------ DATASET ENTRIES

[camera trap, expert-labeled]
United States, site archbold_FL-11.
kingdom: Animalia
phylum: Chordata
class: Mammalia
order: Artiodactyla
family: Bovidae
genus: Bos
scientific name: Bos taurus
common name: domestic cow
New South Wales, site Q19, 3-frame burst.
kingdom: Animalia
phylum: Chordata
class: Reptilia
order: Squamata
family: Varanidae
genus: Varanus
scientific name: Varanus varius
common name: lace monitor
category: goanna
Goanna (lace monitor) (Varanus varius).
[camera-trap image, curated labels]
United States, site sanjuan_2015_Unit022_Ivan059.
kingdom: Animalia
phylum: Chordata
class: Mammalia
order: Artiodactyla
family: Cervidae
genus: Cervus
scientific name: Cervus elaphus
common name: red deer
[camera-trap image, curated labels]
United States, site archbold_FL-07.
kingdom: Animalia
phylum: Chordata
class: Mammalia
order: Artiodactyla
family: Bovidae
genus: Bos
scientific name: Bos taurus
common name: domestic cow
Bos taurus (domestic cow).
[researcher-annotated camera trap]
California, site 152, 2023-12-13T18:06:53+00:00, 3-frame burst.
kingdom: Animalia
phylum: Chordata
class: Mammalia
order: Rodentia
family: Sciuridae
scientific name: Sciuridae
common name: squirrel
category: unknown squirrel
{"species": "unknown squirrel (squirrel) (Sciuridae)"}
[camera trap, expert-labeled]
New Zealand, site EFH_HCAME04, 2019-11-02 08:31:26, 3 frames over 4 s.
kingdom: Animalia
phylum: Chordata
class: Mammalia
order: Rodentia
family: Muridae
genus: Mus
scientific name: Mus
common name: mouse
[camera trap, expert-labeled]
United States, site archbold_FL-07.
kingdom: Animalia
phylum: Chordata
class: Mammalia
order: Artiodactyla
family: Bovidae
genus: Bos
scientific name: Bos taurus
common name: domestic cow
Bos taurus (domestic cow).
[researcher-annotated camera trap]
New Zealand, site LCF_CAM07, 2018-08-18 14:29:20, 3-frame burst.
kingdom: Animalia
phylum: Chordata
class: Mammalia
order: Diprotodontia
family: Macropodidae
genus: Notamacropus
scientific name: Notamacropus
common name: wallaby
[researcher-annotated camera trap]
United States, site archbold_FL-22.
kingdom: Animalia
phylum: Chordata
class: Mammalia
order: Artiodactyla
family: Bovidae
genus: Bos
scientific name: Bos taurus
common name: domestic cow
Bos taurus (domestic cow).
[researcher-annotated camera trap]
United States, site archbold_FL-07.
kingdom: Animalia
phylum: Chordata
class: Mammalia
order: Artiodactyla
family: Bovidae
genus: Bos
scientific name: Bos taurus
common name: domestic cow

------------

** WORK TO COMPLETE **
Please go line by line through the records above, copying each one that holds the string "burst".

** ANSWER BOX **
New South Wales, site Q19, 3-frame burst.
California, site 152, 2023-12-13T18:06:53+00:00, 3-frame burst.
New Zealand, site LCF_CAM07, 2018-08-18 14:29:20, 3-frame burst.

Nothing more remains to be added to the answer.